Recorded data
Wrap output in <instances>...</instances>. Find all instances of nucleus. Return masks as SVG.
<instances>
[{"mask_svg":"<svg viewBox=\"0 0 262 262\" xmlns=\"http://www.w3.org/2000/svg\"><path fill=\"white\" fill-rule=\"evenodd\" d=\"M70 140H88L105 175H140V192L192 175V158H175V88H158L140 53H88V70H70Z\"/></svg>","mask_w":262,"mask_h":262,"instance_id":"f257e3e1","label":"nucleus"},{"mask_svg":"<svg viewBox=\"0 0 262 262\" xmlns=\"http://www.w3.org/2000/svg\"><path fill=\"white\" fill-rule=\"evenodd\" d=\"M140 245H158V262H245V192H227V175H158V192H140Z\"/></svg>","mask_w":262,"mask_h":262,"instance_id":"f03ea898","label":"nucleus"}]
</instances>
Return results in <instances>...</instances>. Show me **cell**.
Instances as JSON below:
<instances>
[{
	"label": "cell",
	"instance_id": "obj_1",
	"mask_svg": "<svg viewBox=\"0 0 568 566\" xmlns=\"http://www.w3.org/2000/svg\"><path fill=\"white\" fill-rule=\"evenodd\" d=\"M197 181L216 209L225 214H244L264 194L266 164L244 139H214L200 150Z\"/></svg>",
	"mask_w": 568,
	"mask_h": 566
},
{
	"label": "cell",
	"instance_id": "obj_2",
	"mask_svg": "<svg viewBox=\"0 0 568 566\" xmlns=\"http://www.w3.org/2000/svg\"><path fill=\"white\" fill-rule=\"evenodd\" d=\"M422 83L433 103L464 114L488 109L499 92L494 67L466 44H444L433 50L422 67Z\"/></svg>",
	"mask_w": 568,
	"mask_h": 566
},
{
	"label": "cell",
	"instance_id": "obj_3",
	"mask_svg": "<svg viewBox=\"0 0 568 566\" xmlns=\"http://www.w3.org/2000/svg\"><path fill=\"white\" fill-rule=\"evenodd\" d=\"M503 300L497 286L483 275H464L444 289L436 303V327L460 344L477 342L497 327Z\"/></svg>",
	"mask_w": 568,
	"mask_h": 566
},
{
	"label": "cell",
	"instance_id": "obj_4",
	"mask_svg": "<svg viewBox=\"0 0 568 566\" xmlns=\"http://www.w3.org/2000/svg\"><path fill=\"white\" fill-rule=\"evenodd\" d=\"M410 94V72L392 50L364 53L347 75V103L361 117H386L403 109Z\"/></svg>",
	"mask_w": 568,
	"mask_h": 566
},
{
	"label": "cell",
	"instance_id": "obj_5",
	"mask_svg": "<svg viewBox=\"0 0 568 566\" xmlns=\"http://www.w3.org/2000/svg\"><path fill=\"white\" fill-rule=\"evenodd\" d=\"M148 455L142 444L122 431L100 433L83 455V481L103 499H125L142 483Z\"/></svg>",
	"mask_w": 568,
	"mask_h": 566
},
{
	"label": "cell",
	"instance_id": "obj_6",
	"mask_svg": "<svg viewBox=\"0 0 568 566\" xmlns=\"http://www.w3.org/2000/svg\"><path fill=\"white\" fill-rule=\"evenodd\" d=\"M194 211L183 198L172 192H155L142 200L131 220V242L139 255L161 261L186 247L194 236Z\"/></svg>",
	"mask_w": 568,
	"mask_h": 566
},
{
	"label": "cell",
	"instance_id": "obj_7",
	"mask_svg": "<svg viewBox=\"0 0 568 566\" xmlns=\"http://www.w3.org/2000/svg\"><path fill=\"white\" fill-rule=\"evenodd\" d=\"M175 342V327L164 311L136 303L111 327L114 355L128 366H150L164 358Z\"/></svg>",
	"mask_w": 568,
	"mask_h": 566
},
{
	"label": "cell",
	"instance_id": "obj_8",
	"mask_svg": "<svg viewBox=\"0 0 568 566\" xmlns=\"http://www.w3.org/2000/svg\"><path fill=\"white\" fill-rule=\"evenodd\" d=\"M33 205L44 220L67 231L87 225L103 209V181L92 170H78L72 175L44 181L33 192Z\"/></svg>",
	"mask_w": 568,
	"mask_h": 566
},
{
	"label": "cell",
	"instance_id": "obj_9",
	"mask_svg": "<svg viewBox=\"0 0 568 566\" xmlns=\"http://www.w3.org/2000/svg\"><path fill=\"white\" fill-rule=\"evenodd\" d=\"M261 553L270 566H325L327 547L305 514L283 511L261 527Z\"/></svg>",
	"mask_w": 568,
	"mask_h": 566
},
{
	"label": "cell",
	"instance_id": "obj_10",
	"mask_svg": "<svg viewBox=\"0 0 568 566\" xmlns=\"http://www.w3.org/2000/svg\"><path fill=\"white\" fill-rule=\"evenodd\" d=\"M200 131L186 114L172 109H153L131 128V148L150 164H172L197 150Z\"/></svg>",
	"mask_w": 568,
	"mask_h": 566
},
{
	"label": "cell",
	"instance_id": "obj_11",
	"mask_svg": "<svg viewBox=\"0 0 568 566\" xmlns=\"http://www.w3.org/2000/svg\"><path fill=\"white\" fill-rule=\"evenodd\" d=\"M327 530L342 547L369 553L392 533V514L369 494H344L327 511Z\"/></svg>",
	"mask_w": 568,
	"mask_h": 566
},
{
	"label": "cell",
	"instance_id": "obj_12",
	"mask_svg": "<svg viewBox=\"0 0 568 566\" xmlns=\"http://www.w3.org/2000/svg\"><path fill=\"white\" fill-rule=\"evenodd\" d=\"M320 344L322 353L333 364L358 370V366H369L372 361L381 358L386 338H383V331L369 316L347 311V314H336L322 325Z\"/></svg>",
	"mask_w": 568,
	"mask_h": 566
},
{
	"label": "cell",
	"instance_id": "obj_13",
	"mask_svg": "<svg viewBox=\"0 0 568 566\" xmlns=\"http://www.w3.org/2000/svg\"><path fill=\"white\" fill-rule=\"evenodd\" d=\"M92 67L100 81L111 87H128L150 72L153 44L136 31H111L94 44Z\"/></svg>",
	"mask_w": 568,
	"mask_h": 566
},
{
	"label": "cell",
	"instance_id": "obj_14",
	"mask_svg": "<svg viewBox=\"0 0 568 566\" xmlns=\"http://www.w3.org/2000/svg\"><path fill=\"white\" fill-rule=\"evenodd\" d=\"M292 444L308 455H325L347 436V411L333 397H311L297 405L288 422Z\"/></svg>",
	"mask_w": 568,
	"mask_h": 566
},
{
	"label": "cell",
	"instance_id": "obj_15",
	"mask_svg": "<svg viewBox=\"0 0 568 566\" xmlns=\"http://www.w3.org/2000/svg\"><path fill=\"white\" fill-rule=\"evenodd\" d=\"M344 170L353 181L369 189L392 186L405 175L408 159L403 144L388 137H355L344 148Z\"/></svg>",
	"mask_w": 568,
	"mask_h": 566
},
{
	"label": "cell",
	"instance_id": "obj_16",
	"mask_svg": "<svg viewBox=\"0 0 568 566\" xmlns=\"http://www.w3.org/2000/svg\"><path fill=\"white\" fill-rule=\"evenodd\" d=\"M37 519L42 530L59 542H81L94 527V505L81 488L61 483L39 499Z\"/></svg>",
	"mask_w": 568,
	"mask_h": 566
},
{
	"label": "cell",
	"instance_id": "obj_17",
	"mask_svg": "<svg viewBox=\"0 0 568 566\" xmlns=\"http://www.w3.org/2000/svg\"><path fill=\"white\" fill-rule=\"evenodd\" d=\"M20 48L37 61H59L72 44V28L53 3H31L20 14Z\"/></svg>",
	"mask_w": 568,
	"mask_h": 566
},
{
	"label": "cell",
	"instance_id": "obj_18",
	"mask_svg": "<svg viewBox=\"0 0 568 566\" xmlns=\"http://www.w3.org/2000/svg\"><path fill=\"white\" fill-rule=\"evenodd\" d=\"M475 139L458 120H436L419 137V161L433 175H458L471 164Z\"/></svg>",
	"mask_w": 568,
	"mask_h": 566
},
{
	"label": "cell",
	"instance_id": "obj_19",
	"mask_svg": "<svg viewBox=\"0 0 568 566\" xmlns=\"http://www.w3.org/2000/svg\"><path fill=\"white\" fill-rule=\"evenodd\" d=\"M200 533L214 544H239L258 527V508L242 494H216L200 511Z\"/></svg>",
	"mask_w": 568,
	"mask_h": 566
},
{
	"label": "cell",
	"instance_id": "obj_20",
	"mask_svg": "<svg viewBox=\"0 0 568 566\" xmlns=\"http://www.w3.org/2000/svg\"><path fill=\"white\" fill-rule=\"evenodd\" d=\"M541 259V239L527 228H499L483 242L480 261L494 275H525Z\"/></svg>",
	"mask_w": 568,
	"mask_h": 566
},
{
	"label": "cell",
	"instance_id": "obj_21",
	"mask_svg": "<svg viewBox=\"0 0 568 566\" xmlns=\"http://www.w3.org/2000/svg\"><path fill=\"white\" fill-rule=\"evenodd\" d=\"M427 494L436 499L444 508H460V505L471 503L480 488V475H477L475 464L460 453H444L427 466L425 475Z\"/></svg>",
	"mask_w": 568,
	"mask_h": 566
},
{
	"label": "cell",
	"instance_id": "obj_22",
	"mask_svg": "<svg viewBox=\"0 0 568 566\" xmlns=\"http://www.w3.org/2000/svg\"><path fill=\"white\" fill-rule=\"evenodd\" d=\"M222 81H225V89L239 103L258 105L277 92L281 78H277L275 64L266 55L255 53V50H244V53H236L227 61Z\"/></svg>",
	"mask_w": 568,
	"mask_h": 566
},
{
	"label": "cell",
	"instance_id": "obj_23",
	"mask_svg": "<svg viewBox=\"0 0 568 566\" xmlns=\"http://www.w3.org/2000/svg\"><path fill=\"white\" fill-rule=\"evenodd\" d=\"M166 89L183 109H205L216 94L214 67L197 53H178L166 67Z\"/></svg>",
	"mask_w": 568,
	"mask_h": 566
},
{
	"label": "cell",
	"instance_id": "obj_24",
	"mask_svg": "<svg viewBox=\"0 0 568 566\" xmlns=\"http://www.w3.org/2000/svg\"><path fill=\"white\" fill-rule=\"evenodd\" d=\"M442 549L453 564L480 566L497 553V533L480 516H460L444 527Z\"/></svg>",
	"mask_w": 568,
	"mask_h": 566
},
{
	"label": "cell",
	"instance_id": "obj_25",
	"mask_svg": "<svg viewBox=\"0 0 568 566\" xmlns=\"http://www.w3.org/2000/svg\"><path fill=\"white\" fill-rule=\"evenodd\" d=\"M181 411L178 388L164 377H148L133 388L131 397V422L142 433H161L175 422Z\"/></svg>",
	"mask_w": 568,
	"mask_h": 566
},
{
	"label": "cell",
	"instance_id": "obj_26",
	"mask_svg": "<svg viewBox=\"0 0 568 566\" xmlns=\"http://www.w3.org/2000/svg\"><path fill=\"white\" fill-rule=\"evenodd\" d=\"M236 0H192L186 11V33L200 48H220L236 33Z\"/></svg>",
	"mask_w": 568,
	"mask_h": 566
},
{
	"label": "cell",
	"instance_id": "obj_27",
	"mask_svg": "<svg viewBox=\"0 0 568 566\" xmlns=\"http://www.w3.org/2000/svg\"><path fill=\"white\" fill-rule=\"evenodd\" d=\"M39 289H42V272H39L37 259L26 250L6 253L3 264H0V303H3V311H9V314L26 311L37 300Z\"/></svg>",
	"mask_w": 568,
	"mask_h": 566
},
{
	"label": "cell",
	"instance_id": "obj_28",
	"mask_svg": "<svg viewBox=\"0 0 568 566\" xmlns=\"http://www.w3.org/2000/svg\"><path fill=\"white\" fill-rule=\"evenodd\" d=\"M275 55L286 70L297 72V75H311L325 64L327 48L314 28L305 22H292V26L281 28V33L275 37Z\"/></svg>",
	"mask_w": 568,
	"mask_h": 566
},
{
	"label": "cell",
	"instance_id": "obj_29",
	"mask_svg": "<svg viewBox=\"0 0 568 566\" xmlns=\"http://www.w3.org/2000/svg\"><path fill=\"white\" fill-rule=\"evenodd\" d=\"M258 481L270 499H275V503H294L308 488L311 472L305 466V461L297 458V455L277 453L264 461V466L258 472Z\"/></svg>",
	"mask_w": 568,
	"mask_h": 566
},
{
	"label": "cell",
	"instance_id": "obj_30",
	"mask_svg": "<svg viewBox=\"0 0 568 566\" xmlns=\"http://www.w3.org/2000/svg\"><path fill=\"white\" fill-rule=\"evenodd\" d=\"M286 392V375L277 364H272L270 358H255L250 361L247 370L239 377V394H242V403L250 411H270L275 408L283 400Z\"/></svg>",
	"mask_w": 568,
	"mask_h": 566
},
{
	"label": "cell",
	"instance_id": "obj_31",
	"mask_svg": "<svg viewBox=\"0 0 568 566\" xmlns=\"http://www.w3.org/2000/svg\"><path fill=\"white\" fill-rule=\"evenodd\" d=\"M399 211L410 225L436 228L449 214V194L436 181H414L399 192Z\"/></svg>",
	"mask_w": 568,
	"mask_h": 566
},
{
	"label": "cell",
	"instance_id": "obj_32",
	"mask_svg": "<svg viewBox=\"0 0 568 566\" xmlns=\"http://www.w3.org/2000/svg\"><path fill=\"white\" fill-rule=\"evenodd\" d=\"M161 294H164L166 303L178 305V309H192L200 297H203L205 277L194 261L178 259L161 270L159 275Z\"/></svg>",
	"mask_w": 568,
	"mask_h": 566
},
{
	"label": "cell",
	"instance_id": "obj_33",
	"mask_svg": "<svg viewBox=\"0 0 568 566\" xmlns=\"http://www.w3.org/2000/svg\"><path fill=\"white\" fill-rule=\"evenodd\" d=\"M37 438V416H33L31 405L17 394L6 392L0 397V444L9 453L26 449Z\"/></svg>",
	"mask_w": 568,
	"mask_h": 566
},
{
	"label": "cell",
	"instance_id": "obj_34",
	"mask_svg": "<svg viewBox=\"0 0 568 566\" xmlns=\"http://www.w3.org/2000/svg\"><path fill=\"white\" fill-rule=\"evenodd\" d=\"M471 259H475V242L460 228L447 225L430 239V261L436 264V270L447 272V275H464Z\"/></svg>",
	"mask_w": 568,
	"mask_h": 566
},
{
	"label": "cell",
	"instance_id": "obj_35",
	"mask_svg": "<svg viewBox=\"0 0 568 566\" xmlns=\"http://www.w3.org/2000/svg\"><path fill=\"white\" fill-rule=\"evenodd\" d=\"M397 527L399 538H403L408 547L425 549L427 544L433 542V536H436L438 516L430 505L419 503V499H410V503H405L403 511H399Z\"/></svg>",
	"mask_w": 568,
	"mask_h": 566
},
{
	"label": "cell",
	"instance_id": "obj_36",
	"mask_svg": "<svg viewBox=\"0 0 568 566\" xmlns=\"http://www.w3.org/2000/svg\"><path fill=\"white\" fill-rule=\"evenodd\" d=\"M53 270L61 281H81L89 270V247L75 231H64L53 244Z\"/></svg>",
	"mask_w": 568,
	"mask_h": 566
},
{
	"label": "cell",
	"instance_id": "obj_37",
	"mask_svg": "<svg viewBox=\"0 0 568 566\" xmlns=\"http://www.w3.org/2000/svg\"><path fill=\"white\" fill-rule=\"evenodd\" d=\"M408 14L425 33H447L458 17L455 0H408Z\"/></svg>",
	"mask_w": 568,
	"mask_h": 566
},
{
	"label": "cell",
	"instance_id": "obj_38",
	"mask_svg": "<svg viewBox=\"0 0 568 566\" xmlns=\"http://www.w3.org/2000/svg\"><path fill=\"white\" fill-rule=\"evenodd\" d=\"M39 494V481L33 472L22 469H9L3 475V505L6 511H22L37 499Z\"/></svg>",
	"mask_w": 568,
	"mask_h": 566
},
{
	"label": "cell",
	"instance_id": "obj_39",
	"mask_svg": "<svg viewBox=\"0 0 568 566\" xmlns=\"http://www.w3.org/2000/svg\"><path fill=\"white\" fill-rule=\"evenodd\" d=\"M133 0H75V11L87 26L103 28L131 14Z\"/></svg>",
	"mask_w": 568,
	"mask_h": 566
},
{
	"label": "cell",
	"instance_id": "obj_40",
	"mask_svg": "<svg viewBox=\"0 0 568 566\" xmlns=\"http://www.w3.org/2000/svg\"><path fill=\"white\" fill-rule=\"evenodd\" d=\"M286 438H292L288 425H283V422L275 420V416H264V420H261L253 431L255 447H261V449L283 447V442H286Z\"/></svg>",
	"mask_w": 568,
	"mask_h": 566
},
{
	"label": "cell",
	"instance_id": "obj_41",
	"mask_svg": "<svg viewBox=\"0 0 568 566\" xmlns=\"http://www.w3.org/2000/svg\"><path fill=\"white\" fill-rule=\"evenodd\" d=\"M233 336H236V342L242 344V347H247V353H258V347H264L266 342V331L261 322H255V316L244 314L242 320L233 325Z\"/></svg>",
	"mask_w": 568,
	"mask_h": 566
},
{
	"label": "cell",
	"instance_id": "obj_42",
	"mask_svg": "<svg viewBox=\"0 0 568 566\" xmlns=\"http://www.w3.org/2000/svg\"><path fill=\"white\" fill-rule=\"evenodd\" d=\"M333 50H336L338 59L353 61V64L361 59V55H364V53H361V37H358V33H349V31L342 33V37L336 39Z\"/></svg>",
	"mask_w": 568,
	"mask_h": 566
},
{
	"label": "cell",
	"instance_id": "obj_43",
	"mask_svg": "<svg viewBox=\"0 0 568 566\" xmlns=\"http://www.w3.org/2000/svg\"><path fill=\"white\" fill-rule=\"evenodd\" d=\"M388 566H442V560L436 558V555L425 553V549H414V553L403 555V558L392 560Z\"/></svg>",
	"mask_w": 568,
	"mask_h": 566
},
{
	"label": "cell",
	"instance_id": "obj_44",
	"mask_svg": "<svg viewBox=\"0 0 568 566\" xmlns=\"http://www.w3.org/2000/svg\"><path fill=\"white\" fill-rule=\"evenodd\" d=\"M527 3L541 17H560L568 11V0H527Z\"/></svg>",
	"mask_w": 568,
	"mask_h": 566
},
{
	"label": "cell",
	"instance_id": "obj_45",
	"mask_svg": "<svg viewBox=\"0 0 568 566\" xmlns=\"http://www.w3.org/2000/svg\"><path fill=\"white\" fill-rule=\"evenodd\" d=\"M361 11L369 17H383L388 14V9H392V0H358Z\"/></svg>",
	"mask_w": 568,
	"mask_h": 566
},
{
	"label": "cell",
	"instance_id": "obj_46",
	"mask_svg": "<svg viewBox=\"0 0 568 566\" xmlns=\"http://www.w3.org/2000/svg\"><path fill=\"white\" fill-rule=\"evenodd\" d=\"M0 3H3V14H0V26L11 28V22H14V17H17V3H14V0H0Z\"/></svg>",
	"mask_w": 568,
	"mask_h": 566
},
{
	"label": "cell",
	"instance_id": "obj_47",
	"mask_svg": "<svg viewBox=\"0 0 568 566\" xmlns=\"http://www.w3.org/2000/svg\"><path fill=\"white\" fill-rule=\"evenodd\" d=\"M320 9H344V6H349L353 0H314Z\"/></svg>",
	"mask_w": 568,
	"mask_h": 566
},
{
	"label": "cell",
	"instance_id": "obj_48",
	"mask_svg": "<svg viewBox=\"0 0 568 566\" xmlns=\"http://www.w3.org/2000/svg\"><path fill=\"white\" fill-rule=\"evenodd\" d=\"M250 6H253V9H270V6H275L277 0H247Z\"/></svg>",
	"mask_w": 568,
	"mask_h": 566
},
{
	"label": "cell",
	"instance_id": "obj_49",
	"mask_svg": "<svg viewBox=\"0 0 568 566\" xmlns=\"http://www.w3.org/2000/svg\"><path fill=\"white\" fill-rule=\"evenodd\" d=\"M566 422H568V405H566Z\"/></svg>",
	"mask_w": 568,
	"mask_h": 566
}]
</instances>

> **TO DO**
Count the lines of the items above that contain the string "Return", and give only the number.

> **ANSWER**
2